• _Text for analysis_
------------------------------------------------------------
Well, clearly, he got that right!
I meant no disrespect to any American, and I believe there is dignity in all work. I started my career answering telephones and typing and I know from first-hand experience that all work makes a contribution if done with quality. I also know from experience how painful it is for an individual, a family, and a community when a job is lost – when work is unavailable.
And like some of you, I have done my share of cost-cutting – billions and billions of dollars worth. I have done my share of layoffs. I have done my share of outsourcing. I know the human cost, and as a CEO, I have had to live with the human consequences. It was always the most painful part of the job. No one should ever trivialize the impact those decisions have on families and communities, and I believe companies have a responsibility to help those who get hurt.
Beyond the hardships and the emotions however, many commentators and citizens were clearly offended by the idea itself — the idea that Americans don’t have a God-given right to a job. And that surprised me; that made me think. Because I believe it signals a profound and disturbing shift in our national psyche that says much about how we see our place in the world.
This nation was founded on the principle that everyone deserves an opportunity — not a guarantee. After all, our Declaration of Independence speaks not of a right to happiness, but of a right to the pursuit of happiness. Whether it’s been pilgrims, or pioneers, or slaves who became free men and women, or immigrants, all were Americans who treasured opportunity but who journeyed and sacrificed and worked to turn that opportunity into a better life for themselves and their families.
Our nation isn’t perfect and not everyone has access to the opportunities or tools they need. But the basic bargain has always been that if you work hard and develop the skills and education you need to do a good job, and make the necessary sacrifices to build a future, then you should have the opportunity to make a better life for yourself and your family. That opportunity, of course, has been created in the form of good jobs by millions of entrepreneurs from farmers to small business owners to technology innovators who were willing to sacrifice and take risks; and government at all levels willing to make the investments and create the environment to nurture and sustain those opportunities. Over the past 220 years, hundreds of millions of Americans have benefited from that basic bargain.
But what happens when other nations and other people become willing to follow that same bargain? What happens when millions, if not billions, of other people are also willing to work hard and develop the skills or education they need to do a good job? What happens when they are also supported by entrepreneurs willing to take risks, and government at all levels willing to make the investments necessary to create opportunity? If our democratic principles are universal, shouldn’t it then follow that people all over the world should have the opportunity to make a better life for their families, too? All those commentators and letter writers would say no. They would argue that opportunity is fine for the rest of the world, as long as it never comes at the expense of America or Americans. They would argue we’re more entitled than anyone else.
What does it say about us when so many Americans believe we have a “right” to the job we want? Does it mean we have become a nation that takes economic opportunity for granted? That takes our leadership of the world for granted? Perhaps we are self-satisfied because we believe that the 21st Century is like the 20th, and so we believe that if we just keep doing what we’ve always done, success is inevitable.
Of course, that’s not an idea that comes from the 20th Century. That’s an idea that comes from the 19th Century. In the 1840s, it was called Manifest Destiny — the idea that the inevitable arc of American history would always make us the strongest, smartest, most powerful economic and political force in the world. Looking back on the vantage point of the past 220 years, it’s hard to take issue with the argument of manifest destiny.
------------------------------------------------------------
Repeat word for word the part of the text on work and opportunity starting with "Well, clearly, he" and going on through "who get hurt.". The records below come from a separate source and are unrelated to the text on work and opportunity.

• _Excerpted records_
------------------------------------------------------------
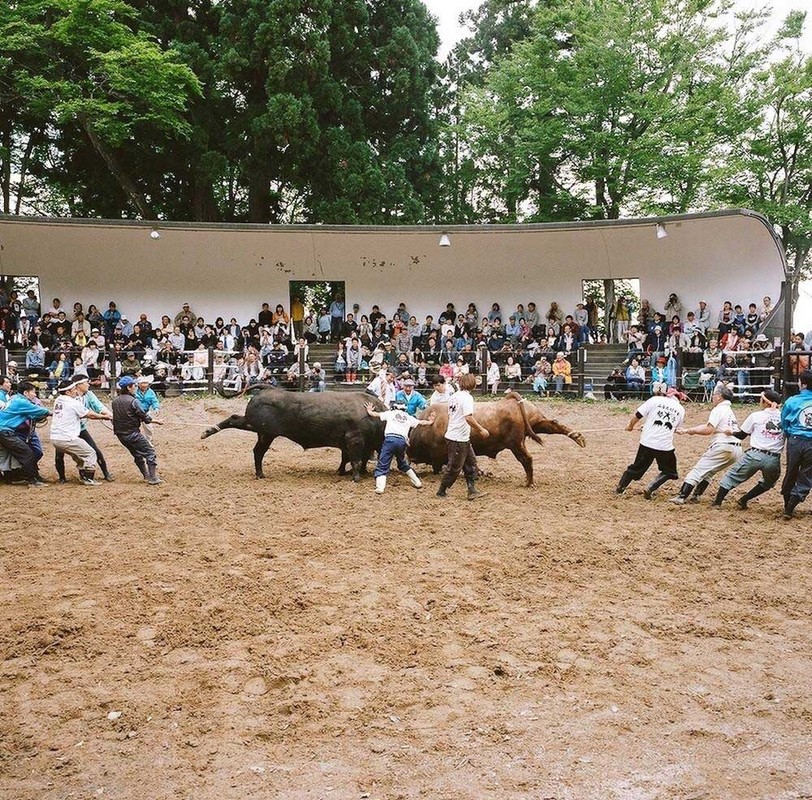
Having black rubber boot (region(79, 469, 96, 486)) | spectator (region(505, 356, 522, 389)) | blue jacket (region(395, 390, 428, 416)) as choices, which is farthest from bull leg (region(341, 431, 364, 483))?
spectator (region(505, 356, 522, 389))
------------------------------------------------------------
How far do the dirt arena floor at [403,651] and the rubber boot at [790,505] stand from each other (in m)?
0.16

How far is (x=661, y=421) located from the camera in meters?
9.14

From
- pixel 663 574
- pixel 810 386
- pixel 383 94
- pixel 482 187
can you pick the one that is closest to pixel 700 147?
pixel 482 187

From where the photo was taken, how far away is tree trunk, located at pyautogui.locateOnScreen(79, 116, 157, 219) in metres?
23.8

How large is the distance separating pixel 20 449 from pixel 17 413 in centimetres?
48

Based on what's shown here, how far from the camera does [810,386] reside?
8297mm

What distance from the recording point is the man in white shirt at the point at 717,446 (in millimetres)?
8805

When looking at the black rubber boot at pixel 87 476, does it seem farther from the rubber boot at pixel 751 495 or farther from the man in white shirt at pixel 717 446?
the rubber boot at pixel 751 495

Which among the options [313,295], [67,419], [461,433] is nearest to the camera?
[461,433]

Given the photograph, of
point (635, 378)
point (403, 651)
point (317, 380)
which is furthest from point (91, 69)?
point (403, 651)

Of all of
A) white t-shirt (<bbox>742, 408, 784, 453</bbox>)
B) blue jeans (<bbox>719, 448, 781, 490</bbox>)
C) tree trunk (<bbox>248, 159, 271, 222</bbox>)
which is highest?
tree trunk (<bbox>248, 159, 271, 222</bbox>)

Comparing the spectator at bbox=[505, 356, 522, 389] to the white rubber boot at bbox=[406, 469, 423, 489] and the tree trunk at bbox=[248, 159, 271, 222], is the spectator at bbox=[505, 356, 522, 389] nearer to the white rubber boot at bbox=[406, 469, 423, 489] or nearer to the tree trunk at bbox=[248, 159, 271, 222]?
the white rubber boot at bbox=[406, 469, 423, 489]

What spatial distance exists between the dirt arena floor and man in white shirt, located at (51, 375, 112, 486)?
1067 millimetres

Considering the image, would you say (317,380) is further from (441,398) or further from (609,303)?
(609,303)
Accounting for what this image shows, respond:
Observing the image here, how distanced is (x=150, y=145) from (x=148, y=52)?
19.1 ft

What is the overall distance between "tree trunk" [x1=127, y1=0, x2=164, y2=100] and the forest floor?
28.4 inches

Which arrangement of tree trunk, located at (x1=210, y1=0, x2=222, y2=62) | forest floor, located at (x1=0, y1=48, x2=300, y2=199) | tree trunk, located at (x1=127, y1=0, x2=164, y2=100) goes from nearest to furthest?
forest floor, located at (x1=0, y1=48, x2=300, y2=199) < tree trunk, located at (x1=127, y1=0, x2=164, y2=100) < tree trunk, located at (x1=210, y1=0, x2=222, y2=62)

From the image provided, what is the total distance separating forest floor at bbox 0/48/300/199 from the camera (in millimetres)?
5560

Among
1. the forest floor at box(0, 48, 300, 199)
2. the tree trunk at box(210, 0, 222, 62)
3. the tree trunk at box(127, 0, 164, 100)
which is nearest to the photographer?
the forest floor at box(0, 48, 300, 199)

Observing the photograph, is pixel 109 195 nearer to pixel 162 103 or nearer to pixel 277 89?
------------------------------------------------------------
• _Result of this task_
Well, clearly, he got that right!
I meant no disrespect to any American, and I believe there is dignity in all work. I started my career answering telephones and typing and I know from first-hand experience that all work makes a contribution if done with quality. I also know from experience how painful it is for an individual, a family, and a community when a job is lost – when work is unavailable.
And like some of you, I have done my share of cost-cutting – billions and billions of dollars worth. I have done my share of layoffs. I have done my share of outsourcing. I know the human cost, and as a CEO, I have had to live with the human consequences. It was always the most painful part of the job. No one should ever trivialize the impact those decisions have on families and communities, and I believe companies have a responsibility to help those who get hurt.